Checkpoint SummarizationCompleted sub-tasks are replaced with structured summaries: inputs, outputs, decisions made, artifacts produced. The full execution trace is discarded.Multi-phase workflows with clear sub-task boundaries.

Cross-Platform Implementation

PlatformMechanism
Claude CodeManual /compact and /clear commands. Automated compaction via CLAUDE_AUTOCOMPACT_PCT_OVERRIDE environment variable (default ~80%). --resume flag reloads a previous session’s compacted state for multi-session workflows. Context instructions can be placed in CLAUDE.md.
OpenAI CodexServer-side compaction with configurable thresholds and strategy (summarize, truncate, sliding_window). Options to preserve system instructions and keep last N turns verbatim. Developer does not control exact summarization — simplifies implementation but reduces control over what survives compaction.
Gemini CLIUp to 1M tokens shifts strategy toward monitoring rather than aggressive compaction. Cost still scales with context size (500K costs 5x of 100K per turn), so compaction remains valuable for cost control even when the window is not yet full.
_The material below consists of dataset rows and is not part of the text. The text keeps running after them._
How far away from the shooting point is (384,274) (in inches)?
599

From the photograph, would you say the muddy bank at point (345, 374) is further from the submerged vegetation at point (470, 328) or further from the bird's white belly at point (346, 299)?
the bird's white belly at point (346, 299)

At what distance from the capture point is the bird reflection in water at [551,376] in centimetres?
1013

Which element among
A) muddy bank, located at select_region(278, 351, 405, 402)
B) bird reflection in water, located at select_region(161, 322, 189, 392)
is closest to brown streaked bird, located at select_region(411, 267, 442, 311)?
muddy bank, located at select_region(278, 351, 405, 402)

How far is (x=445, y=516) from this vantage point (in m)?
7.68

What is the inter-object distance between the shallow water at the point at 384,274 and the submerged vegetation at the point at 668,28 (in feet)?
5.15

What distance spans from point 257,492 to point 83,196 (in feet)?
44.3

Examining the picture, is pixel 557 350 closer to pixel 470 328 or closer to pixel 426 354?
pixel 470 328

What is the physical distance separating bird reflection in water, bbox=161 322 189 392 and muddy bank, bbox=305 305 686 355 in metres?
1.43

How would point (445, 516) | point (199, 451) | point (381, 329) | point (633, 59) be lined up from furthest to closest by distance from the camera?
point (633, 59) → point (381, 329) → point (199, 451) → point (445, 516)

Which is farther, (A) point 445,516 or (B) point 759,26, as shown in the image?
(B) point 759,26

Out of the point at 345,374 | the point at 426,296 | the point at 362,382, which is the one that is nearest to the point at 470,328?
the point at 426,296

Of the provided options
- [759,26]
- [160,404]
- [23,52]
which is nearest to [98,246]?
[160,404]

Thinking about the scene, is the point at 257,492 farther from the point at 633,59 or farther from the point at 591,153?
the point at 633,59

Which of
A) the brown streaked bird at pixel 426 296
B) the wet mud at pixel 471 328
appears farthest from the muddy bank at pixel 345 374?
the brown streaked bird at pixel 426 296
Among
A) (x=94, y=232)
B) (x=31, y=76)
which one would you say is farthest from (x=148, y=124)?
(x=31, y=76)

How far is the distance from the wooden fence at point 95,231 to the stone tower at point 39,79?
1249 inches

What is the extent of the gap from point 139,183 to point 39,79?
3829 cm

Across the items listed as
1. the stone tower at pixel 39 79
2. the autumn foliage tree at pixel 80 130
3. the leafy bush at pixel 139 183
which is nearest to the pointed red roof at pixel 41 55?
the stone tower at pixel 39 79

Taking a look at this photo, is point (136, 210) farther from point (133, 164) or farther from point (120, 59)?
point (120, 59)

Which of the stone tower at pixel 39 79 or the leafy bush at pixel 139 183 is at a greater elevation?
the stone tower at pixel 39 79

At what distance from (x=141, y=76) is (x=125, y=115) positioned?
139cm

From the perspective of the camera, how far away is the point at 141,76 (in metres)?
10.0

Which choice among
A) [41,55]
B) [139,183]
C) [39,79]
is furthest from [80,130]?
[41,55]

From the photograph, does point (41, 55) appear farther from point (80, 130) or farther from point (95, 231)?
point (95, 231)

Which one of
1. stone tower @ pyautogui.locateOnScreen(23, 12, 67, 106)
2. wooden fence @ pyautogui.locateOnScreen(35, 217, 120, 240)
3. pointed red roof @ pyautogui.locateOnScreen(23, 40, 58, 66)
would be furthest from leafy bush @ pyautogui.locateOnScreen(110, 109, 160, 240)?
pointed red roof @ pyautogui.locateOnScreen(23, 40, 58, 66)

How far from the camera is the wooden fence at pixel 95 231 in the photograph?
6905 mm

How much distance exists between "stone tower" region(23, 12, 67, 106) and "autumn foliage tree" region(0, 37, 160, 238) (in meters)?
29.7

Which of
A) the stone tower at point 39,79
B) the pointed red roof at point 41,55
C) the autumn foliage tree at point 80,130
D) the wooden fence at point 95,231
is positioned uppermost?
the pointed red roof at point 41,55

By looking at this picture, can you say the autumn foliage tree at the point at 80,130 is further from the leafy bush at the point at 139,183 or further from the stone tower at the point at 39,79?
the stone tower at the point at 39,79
Token usage available via usage_metadata after each turn.
LangGraphExplicit graph-based primitives: a context monitor node checks utilization and conditionally routes to a compaction node. Supports sliding-window + summary compaction, external artifact storage with in-context references, and checkpoint-based persistence via InMemorySaver or other backends.

The Performance Cliff

Agent performance does not degrade gracefully — it falls off a cliff. After approximately 35 minutes of continuous operation, success rates on coding tasks drop sharply regardless of model. Extended sessions with many tool calls (100+) show similar degradation as context fills. The curve is non-linear: an agent at 60% context utilization may perform at 95% of peak, while at 85% it may perform at only 60% of peak.

Task duration doubles roughly every 7 months as agents handle increasingly complex multi-file changes (METR research), tracking with growing context demands rather than model capability.

Why Sub-Task Decomposition Is Mandatory

The performance cliff makes a strong architectural argument: no single agent invocation should run long enough to hit the cliff. Long-horizon work must be decomposed into sub-tasks, each completing well within the safe utilization zone. The orchestrator passes forward only checkpoint summaries from previous sub-tasks — not full execution traces — keeping each invocation in the 0-60% band where performance is highest.

The alternative — letting a single agent run until it either succeeds or exhausts its context — is the most common failure mode in production agent systems. Context management is not an optimization. It is a correctness requirement.